Retype the stretch of the data from the line containing "Considering what is" through the end, keeping every line exactly as it stands.

* _Working data_
──────
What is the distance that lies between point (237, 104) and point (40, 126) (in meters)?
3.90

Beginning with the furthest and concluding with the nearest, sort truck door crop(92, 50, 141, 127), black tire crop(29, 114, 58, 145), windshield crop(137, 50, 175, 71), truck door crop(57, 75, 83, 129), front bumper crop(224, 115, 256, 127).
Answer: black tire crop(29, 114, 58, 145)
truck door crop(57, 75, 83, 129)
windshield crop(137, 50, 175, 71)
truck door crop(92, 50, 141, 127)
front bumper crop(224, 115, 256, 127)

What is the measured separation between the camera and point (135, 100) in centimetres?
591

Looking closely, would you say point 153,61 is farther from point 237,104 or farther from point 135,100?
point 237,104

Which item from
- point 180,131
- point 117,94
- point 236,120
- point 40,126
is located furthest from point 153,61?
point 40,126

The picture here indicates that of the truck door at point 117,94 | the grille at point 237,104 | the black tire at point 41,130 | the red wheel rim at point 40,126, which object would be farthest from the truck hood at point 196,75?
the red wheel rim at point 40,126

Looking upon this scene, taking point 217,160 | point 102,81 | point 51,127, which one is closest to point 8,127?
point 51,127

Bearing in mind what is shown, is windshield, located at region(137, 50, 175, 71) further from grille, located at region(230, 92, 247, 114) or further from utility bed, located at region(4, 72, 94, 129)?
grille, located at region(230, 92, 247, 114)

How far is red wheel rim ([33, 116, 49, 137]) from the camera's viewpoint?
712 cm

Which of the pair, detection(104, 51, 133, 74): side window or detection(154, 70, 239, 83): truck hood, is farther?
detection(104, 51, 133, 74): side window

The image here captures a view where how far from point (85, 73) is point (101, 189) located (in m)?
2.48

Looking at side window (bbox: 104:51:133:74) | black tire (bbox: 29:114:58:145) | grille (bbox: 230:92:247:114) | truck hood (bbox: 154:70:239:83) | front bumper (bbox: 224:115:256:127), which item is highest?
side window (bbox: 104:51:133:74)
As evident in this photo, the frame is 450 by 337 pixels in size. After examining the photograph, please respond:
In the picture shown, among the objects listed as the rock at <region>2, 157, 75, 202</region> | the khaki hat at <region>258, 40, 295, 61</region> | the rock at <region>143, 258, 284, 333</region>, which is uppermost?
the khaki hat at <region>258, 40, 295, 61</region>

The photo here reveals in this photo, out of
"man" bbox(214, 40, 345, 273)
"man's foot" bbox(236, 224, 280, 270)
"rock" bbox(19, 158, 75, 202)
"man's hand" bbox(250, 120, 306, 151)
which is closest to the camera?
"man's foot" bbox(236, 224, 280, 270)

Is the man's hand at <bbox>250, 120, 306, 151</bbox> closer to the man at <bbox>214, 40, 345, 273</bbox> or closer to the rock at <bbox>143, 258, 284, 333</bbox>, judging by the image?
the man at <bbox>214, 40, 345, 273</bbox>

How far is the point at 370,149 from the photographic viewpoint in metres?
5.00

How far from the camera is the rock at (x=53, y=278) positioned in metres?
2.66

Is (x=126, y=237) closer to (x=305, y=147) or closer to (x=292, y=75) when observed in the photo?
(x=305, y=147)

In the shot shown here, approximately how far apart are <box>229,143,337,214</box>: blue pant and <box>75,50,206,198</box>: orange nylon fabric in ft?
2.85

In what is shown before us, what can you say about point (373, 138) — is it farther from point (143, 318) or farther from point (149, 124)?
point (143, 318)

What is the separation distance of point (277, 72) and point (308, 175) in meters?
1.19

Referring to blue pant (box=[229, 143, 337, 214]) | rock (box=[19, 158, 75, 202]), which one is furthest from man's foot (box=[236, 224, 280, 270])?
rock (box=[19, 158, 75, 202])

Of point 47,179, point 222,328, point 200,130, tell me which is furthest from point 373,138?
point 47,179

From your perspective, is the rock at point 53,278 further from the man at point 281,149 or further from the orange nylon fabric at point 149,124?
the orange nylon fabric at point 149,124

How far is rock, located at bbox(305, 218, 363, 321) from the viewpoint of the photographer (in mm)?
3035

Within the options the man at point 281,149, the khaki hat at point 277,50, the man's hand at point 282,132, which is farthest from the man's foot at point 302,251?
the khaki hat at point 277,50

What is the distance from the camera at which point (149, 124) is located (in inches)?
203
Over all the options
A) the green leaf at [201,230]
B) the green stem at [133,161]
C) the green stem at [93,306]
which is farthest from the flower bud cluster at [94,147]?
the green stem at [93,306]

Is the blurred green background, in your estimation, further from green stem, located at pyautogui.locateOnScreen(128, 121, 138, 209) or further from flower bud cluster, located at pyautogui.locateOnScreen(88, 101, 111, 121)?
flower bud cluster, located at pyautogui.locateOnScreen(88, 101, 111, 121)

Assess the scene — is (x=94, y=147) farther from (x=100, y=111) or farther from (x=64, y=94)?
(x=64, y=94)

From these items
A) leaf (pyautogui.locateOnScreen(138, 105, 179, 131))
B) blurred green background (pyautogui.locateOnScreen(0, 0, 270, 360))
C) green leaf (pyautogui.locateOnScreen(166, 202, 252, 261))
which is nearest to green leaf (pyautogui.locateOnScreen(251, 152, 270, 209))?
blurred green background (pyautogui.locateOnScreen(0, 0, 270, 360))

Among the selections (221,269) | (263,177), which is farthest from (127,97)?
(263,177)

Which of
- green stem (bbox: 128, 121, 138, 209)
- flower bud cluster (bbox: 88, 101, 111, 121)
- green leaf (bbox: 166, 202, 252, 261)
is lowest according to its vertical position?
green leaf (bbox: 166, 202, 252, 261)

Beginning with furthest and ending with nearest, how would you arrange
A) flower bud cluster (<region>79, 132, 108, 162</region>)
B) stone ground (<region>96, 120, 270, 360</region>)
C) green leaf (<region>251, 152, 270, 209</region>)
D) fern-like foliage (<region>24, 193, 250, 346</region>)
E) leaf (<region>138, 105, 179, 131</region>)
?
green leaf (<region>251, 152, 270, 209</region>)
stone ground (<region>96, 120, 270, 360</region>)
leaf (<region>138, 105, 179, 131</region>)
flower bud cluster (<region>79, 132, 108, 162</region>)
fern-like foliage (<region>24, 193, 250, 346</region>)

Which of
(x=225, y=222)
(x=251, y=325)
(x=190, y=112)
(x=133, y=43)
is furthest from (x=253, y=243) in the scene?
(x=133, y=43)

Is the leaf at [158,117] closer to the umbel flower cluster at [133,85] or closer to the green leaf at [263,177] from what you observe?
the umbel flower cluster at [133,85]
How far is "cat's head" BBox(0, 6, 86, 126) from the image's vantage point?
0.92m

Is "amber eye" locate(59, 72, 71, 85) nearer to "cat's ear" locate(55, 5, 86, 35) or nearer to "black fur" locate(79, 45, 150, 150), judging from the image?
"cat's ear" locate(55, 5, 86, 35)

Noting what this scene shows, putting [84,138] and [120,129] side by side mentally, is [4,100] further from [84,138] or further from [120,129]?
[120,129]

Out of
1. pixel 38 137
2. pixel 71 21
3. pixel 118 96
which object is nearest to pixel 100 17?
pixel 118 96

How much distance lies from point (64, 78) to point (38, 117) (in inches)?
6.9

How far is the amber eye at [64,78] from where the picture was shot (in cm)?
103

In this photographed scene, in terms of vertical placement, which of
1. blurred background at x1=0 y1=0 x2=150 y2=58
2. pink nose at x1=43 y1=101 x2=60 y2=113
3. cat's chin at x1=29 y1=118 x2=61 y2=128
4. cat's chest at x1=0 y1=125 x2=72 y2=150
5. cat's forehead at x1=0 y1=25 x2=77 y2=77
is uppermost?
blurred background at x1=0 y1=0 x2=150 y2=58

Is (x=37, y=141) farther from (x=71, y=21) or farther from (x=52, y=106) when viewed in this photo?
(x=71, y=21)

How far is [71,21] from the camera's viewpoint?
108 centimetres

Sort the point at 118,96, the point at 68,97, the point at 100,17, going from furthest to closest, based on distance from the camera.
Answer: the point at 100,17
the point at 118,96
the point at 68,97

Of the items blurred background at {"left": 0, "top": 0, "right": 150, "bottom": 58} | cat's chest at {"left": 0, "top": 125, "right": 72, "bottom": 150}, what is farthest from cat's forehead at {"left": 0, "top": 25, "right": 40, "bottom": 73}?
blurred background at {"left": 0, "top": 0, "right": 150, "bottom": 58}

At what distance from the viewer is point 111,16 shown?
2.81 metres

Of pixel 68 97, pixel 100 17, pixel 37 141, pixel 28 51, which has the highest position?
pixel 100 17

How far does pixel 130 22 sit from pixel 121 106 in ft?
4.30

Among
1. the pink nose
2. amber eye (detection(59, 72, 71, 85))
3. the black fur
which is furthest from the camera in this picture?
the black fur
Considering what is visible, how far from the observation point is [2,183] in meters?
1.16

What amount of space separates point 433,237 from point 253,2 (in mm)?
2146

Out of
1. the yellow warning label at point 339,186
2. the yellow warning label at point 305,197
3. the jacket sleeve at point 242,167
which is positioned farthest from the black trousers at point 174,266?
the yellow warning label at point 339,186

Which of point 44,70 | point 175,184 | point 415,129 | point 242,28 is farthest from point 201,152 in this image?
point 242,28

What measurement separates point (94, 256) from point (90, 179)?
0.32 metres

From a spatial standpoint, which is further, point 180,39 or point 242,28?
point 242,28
──────
* _Answer_
Considering what is visible, how far from the observation point is [2,183] in meters?
1.16

What amount of space separates point 433,237 from point 253,2 (in mm)?
2146

Out of
1. the yellow warning label at point 339,186
2. the yellow warning label at point 305,197
3. the jacket sleeve at point 242,167
which is positioned farthest from the black trousers at point 174,266?
the yellow warning label at point 339,186

Which of point 44,70 | point 175,184 | point 415,129 | point 242,28 is farthest from point 201,152 in this image?
point 242,28

What measurement separates point (94, 256) from point (90, 179)?
0.32 metres

From a spatial standpoint, which is further, point 180,39 or point 242,28?
point 242,28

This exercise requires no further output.